Heckel excelled in the applied natural history of exotic floras. Partisan of the French colonial mission, his entrepreneurial and administrative skills found application in Marseille as the city embraced its colonial vocation. His career divides naturally into two periods; the first spent voyaging as a naval pharmacist; the second, dating from the 1870s, spent largely in Marseille.

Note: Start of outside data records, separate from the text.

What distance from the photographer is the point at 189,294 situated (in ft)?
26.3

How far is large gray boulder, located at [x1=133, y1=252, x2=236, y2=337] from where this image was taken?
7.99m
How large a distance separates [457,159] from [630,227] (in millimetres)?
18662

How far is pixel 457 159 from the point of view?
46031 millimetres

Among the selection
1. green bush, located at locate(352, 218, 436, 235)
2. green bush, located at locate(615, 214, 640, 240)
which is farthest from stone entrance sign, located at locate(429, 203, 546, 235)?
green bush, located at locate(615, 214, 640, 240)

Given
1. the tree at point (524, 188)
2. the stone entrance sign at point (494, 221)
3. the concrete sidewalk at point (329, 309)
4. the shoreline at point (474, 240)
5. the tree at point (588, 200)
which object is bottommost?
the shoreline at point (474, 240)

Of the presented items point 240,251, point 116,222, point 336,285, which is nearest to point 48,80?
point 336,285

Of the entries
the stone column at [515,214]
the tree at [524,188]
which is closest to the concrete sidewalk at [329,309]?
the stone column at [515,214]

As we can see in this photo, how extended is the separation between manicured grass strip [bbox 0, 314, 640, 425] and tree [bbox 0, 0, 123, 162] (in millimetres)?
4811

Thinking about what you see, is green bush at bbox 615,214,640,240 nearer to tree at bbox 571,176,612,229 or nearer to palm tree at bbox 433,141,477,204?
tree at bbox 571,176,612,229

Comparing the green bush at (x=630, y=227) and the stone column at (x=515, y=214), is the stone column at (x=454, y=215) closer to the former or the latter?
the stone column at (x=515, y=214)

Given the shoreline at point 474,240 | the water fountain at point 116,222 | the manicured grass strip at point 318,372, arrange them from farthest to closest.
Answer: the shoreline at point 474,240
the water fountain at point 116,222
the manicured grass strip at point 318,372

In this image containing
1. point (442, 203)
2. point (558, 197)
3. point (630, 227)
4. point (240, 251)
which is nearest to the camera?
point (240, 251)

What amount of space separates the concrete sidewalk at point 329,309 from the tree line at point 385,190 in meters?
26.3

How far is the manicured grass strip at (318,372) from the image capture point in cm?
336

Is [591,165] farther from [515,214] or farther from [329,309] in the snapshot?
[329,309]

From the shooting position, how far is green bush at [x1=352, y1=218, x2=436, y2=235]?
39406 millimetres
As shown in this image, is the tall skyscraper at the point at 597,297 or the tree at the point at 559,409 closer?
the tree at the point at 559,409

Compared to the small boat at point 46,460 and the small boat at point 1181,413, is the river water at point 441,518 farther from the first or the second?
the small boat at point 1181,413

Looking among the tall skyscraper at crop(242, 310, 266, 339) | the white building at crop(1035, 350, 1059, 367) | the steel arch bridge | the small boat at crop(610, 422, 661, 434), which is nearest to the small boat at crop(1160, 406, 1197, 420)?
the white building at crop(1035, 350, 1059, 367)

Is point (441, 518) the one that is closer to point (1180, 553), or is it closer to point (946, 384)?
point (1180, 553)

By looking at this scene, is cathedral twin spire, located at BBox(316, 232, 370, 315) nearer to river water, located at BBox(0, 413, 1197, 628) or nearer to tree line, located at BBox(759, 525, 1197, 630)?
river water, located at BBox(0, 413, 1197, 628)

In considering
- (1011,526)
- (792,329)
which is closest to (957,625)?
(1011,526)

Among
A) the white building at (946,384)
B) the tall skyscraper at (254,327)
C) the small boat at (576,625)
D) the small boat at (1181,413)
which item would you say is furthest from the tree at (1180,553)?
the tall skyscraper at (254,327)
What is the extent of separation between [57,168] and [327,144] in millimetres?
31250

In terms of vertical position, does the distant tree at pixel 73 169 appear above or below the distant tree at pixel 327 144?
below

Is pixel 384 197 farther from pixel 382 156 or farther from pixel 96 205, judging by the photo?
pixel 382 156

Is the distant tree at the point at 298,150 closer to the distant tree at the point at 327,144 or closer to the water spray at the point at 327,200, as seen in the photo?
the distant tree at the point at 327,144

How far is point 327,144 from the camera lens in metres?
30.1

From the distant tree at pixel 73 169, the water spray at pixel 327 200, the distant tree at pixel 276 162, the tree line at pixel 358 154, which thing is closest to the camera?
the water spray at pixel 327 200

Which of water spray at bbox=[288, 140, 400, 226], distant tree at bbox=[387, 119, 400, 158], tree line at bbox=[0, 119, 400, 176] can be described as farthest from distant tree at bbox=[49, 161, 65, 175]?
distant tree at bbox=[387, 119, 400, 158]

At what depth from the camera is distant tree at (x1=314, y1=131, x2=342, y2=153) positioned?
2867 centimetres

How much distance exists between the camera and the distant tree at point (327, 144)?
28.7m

Heckel’s father, Joseph Heckel, was a naval infantry captain. His mother, Elise Breillot Heckel, died shortly after his birth. Heckel, who was reared by a religious confraternity, entered Toulon’s naval medical school as a pharmacy student at age sixteen. Two years later, in 1861, he sailed to the Antilles. Heckel regarded this assignment, where he surveyed local flora for potential therapeutic agents, as formative to his scientific career. Promoted at age twenty-two to chief of naval pharmacy for New Caledonia, he found himself characterized by his superiors as an impoverished bachelor of considerable intelligence but his service was considered slow and delivered without enthusiasm. In contrast, Heckel was extremely diligent in preparing for examinations, gaining promotion to pharmacist of the first class with a thesis on the toxicology of mussels (1867) and winning a medical degree (1869) and doctorate in natural sciences (1875), all from Montpellier. A delegate to the Sydney Intercolonial Exposition of 1870, he botanized widely in Australia and undertook additional investigations in Java, Sumatra, Indochina, Ceylon (Sri Lanka), and elsewhere.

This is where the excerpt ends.